Friday, December 07, 2007

Setback

It’s been an exhausting rollercoaster week. After last month’s stellar end, I promptly fell more than $800 behind LY during the first two days of December. That’s not insurmountable, but it’s discouraging.

And then the phone rang.

A customer who ordered five lighted caps worth $100 received instead five clip-on cap lights worth $30. My inventory numbers are all correct, meaning that I shipped those five caps to somebody – and I think I know whom. I had another order on the same business day for five clip-ons. I probably switched the two orders – they looked very similar on paper (5 caps, 5 cap lights….) – and I did reverse two shipments once last year, too, so I know I'm prone to such things. The suspect customer didn’t reply to email; she no doubt intends to keep her windfall. I decided against phoning her for several reasons: First, the postage on the second shipment should’ve been inadequate for five caps, so there’s a slight doubt in my mind that she really got them, and I can't prove it anyway. Second, I think it’s bad form to harass a customer about an error that I made. Third (and most convincing), the cost of recovering those five caps and replacing them with clip-ons would leave me with a net gain of only $20 after all the postage. Is that worth the hassle and ill-will? The reasonable thing to do is let it go.

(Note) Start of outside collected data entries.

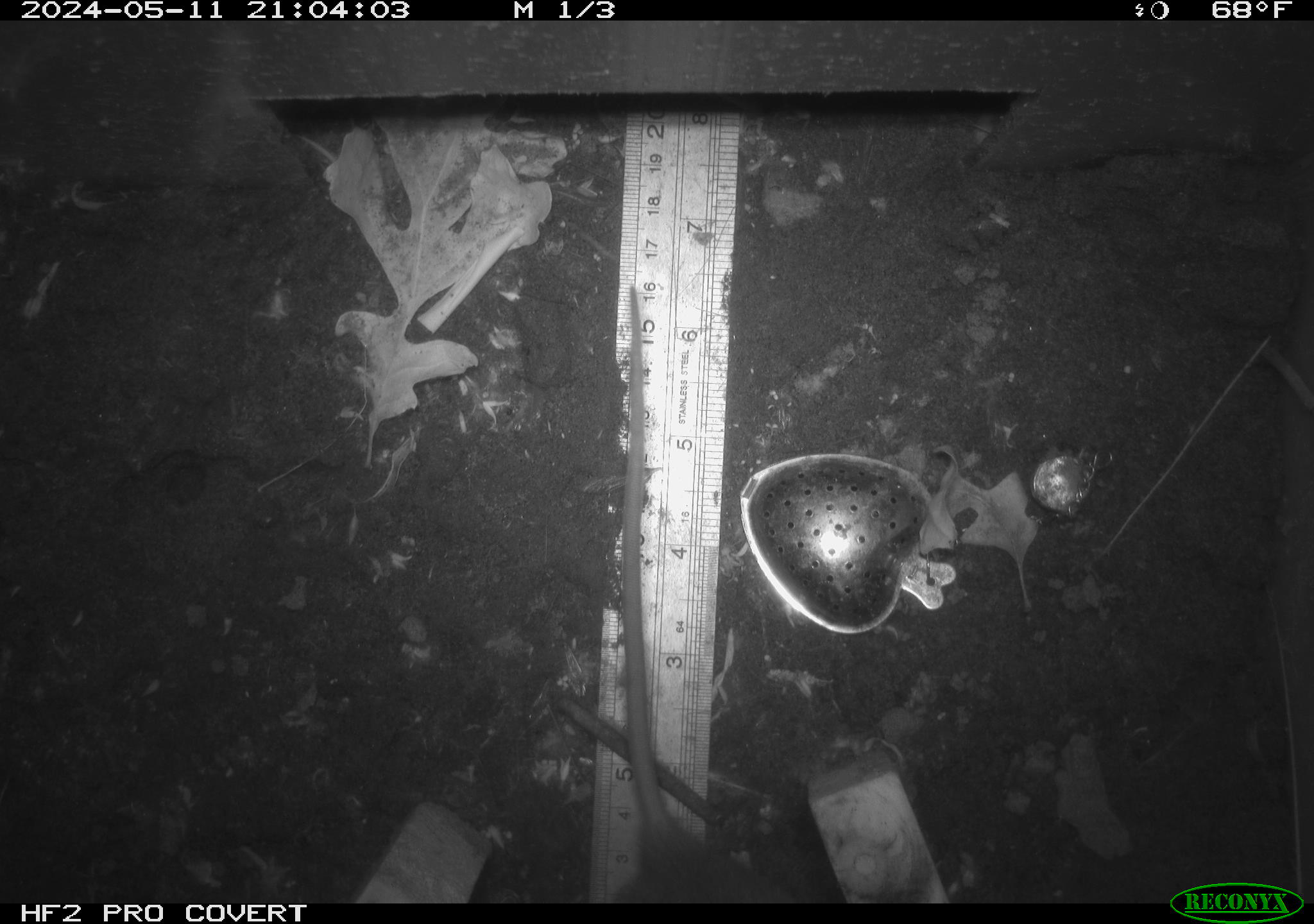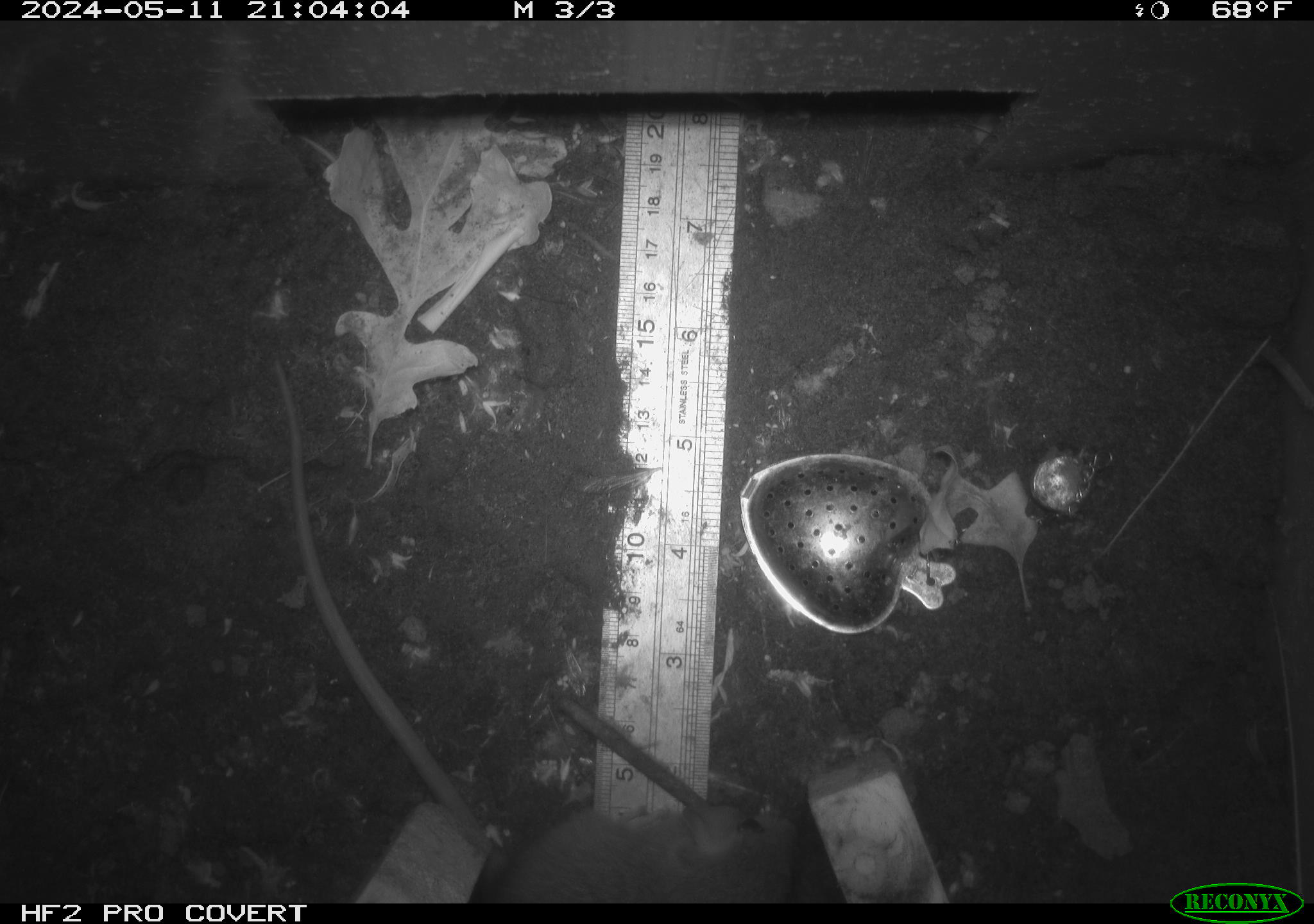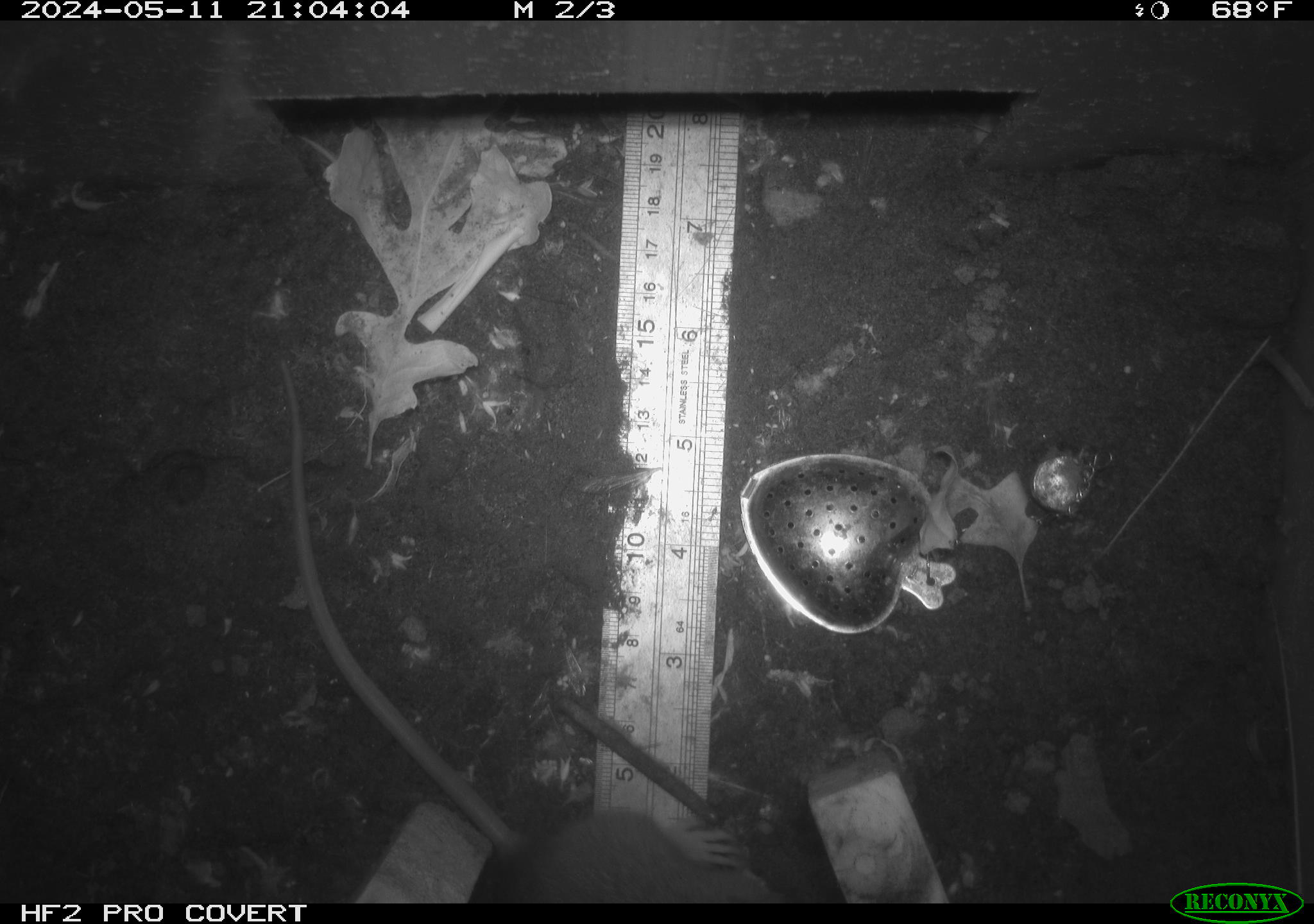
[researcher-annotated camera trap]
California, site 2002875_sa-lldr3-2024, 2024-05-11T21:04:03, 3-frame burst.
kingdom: Animalia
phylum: Chordata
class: Mammalia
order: Rodentia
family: Muridae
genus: Rattus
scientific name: Rattus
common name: rat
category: rattus species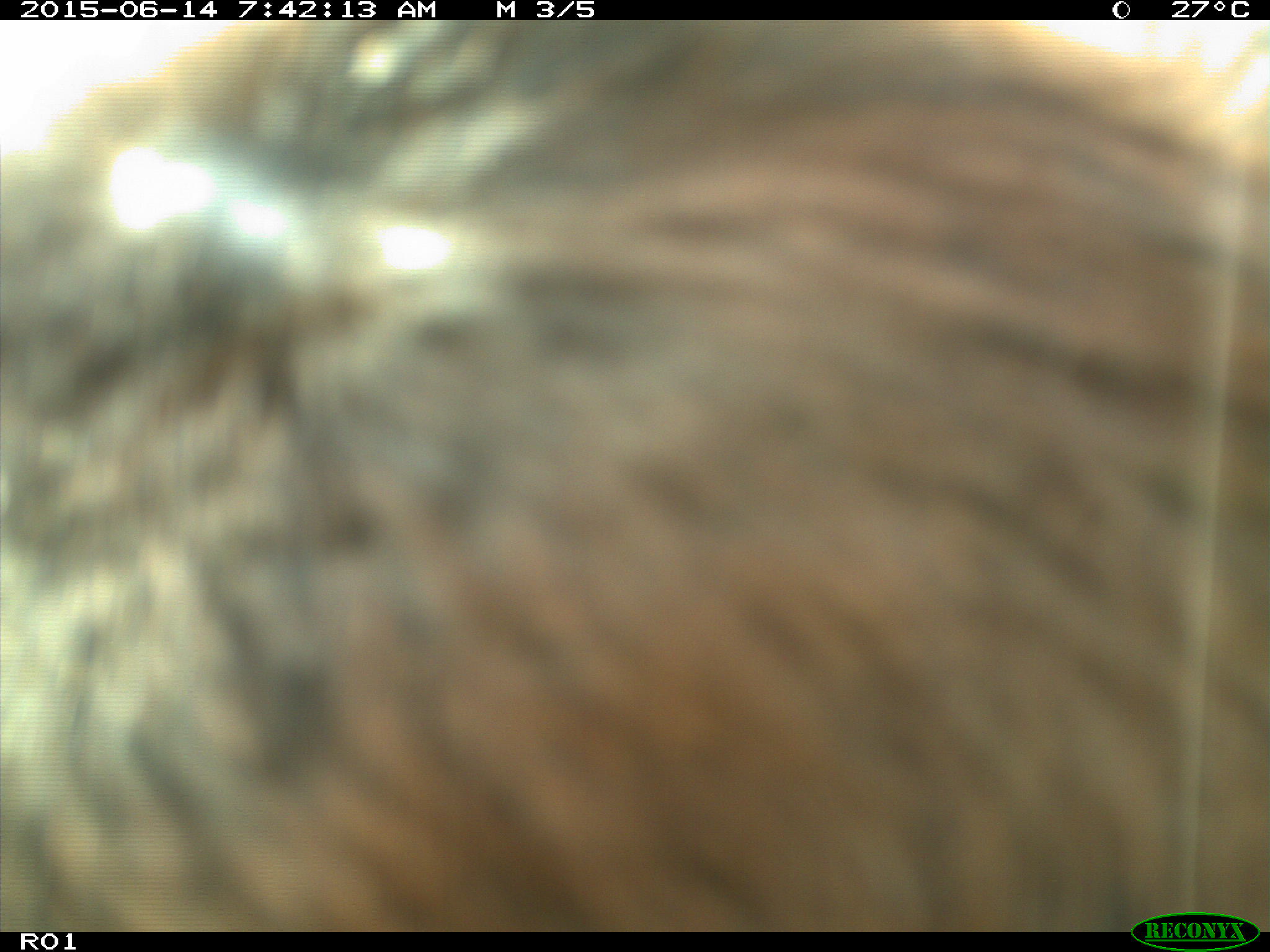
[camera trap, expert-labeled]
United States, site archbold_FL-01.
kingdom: Animalia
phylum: Chordata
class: Mammalia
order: Artiodactyla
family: Bovidae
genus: Bos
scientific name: Bos taurus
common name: domestic cow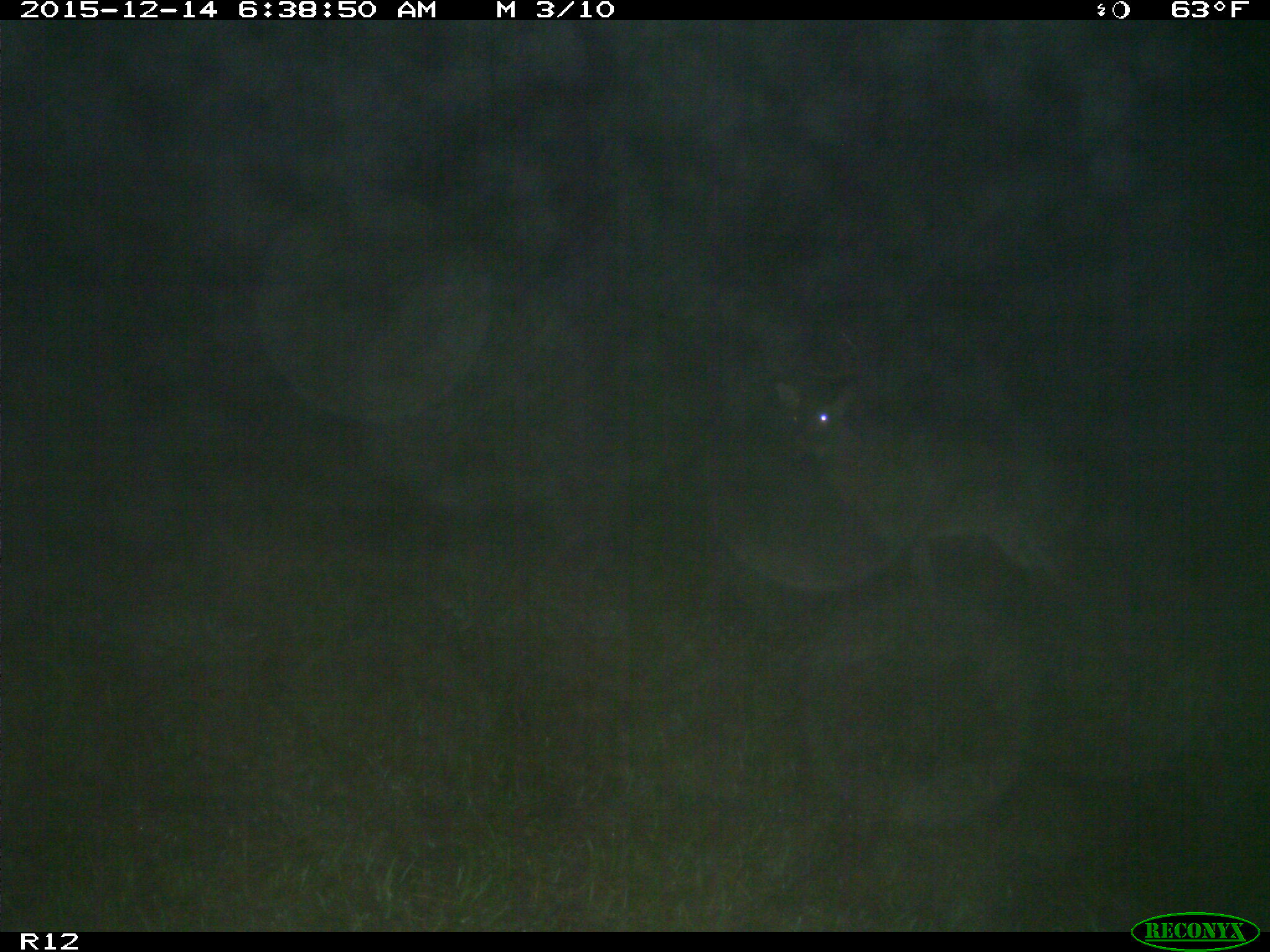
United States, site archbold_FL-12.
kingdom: Animalia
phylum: Chordata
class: Mammalia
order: Artiodactyla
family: Cervidae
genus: Odocoileus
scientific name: Odocoileus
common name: deer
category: unidentified deer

I refunded the first customer’s purchase, of course, and let her keep the clip-ons as an apology (and because they really aren’t worth the cost of return postage). So I lost a $100 sale and $100 worth of merchandise. That’s a pretty nasty hit.

The December 2006 numbers that I’m up against are extremely intimidating. Remember, I had a product in two gift guides LY, and I don’t have anything comparable going on this year. I need very strong sales both today and tomorrow just to match LY. And next week is even more challenging.

So I’d better stop writing about it and knuckle down, don’t you think?